━━━ DOCUMENT PASSAGE ━━━

Thom Yorke’s first “solo” effort, The Eraser, is a jigging album; its charm is its simplicity, and the cleanliness of Yorke’s hauntingly sublime voice (a crispness that is sometimes smudged on Radiohead albums, due to the equal talents of each band member). Yorke’s hesitation to label The Eraser as a solo album is understandable. Like a television spin-off series, a solo career can imply the failure of a larger work, often marked by bitterness from remaining members of another venture. In this case, though, Radiohead strongly supported Yorke’s solo pursuit (guitarist Johnny Greenwood even provides piano for The Eraser’s title track), and moreover, the release of Yorke’s album coincides with the promising buzz of a seventh Radiohead album.
Radiohead spent most of June charming North American cities, further enticing the appetites of all us salivating Head-heads, who are now quite accustomed to (although never happy about) waiting several years between new albums. The Eraser is kind of like that one little gift that your mom lets you open on Christmas Eve, in order to sustain your greedy self until the main stash can be torn into the following morning (or in this case, until the next Radiohead album is released, hopefully in 2007).

━━━ RAW DATA ━━━

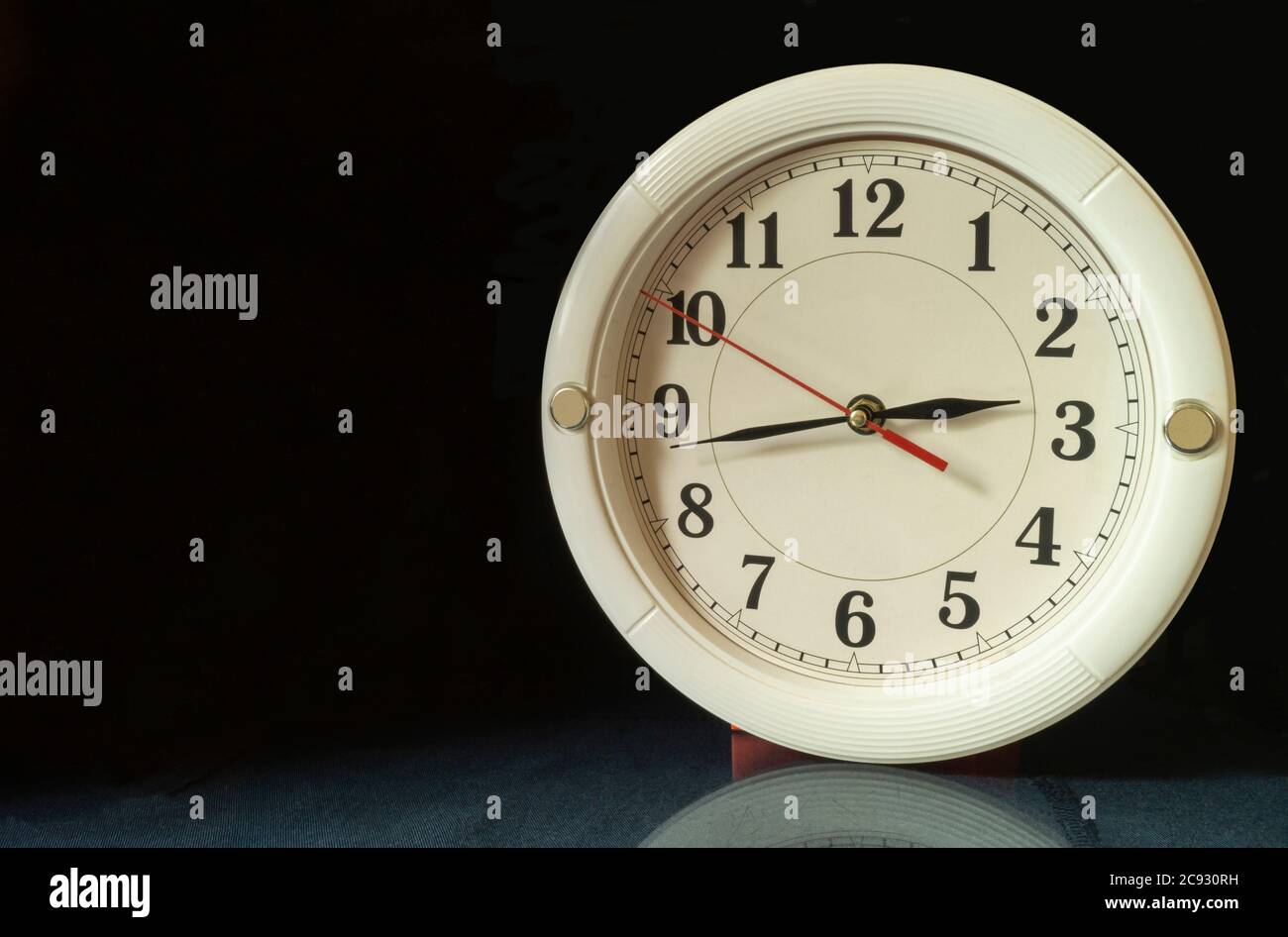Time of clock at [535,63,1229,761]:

━━━

## DIRECTIVES
- 1) Answer these questions using the review of The Eraser, one answer per line:
(a) Who provides piano on the album's title track?
(b) Where did Radiohead spend most of June?
(c) In what year does the writer hope the next Radiohead album will come out?
- 2) Write out the portion of the review of The Eraser that runs from "Thom Yorke’s first" up to and including "seventh Radiohead album.", word for word.
- 3) Extend the review of The Eraser with new writing that picks up after its final sentence.

## FINAL RESULTS
- 1)
(a) Johnny Greenwood
(b) In North American cities
(c) 2007

- 2)
Thom Yorke’s first “solo” effort, The Eraser, is a jigging album; its charm is its simplicity, and the cleanliness of Yorke’s hauntingly sublime voice (a crispness that is sometimes smudged on Radiohead albums, due to the equal talents of each band member). Yorke’s hesitation to label The Eraser as a solo album is understandable. Like a television spin-off series, a solo career can imply the failure of a larger work, often marked by bitterness from remaining members of another venture. In this case, though, Radiohead strongly supported Yorke’s solo pursuit (guitarist Johnny Greenwood even provides piano for The Eraser’s title track), and moreover, the release of Yorke’s album coincides with the promising buzz of a seventh Radiohead album.

- 3)
Yorke’s album, although mostly categorized as “electronic,” is far from the electronic music that pulses and thumps and dry-humps in a nightclub on a Saturday night. Underneath the mellowing electronic beats on The Eraser, there is still a dependence on traditional instruments to drive songs. The layers of each composition serve as a reminder that Yorke actually sat down and composed this work, and didn’t just sample beats on his computer and then add words.
In the great melodramatic tradition of Yorke’s work, The Eraser evokes some degree of emotion, even when simplistically beating through the sterility of its genre. The track “Skip Divided” is Thom Yorke at his most straightforward, musically and lyrically speaking:
When you walk in the room I follow you ’round like a dog
I’m a dog, I’m a dog, I’m a lapdog
I’m your lapdog, yeah
I just need a number and location.
Here, stripped of his typical loner complexity, Yorke transforms into a creepily blunt and confident version of himself, ready to flap around and dive-bomb your head as he wishes.
I’ve had people express to me that some Radiohead music is moody and difficult to stomach at times (I have no idea what these people are talking about). I’ve even had others tell me that Radiohead music makes them depressed. (Nope, no idea at all.) But like many things – psychotropic substances, for example – Yorke’s music is all about the mental approach of the participant. The Eraser is well-paced, even sometimes upbeat, and there is no room for tears or attempted suicide on this album.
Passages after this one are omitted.